I hope this has been helpful!
Laz
Hello Lazarus - I am afraid my information will arrive “after the fact” but I had this very same question about ERSPAN and the terminus of the GRE tunnel.
The first configuration I tried used the WS ( SNIFFER in my model) as the terminus. But this never made any sense to me and I still am unclear why it works. Although I think I saw you mention in one of the threads that WS recognizes the GRE packets. But then what is the use of the destination interface on the destination router when the GRE tunnel already terminates on the WS interface itself…
So I tried your suggestion and placed the terminus of the GRE tunnel on the inbound interface of the destination router, R1-G1 in my case.
All this works just fine as far as I can tell from the CML packet captures which I have included. These show a ping that was sent from the PC to the inbound interface G2 of router R2. This is the source interface for the ERSAPN session.

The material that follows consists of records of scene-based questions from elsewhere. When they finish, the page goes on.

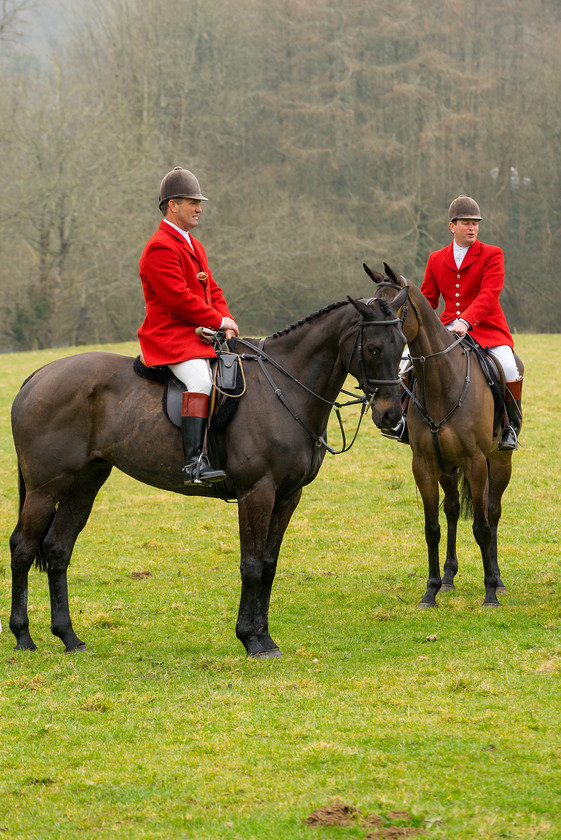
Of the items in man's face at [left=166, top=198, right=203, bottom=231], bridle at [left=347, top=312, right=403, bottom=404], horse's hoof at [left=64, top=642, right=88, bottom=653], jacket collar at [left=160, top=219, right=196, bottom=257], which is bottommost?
horse's hoof at [left=64, top=642, right=88, bottom=653]

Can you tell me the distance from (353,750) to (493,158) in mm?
30996

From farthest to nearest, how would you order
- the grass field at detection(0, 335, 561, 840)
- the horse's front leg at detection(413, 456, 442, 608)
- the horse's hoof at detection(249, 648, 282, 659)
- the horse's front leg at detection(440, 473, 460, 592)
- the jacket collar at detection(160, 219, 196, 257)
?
the horse's front leg at detection(440, 473, 460, 592) → the horse's front leg at detection(413, 456, 442, 608) → the jacket collar at detection(160, 219, 196, 257) → the horse's hoof at detection(249, 648, 282, 659) → the grass field at detection(0, 335, 561, 840)

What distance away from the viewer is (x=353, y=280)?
31.8 meters

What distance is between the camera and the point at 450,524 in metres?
8.23

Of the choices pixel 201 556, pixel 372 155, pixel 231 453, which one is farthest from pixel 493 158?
pixel 231 453

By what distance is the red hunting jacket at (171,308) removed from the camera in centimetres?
600

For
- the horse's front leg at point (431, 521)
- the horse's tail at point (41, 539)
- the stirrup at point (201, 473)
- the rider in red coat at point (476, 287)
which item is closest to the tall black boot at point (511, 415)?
the rider in red coat at point (476, 287)

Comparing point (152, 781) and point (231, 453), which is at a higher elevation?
point (231, 453)

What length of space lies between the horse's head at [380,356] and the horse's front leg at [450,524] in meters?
2.22

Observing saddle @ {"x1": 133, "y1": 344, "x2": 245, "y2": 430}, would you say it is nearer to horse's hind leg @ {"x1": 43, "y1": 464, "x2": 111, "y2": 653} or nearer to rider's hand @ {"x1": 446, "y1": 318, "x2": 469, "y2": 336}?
horse's hind leg @ {"x1": 43, "y1": 464, "x2": 111, "y2": 653}

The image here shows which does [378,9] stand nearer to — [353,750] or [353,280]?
[353,280]

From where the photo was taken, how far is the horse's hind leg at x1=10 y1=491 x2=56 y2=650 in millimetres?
6336

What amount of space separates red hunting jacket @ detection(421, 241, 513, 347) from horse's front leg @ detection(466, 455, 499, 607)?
1238 mm

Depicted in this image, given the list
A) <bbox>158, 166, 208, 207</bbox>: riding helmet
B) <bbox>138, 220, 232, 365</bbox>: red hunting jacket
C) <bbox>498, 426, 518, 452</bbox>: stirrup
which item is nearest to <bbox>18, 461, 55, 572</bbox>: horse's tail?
<bbox>138, 220, 232, 365</bbox>: red hunting jacket
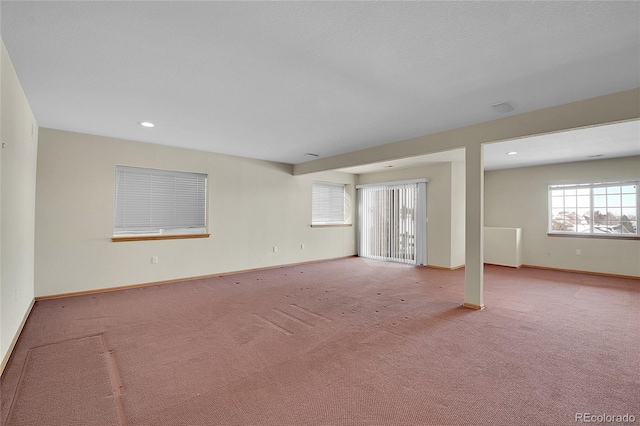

I am sorry I haven’t included more detail on the CML Workbench canvas but I am desperately trying to get ready to take the ENCOR in the arc of a week or so.
If anything in the screenshots is unclear let me know and I will be happy to clarify.
But it would be good to know if this configuration is appropriate.
BTW, there are two packet captures - one on the upstream link attached to interf G1 of router R1 (terminus of the GRE); and another on the downstream link G2 of R1(ERSPAN destination interf).
One other thing - the packet capture on the segment between R2-R1 where the GRE tunnel is configured — the CML packet capture list shows this as an ICMP which is the payload of the GRE tunnel. I would have expected this to appear as GRE or ERSPAN — it is only when you crack open the packet that you see these.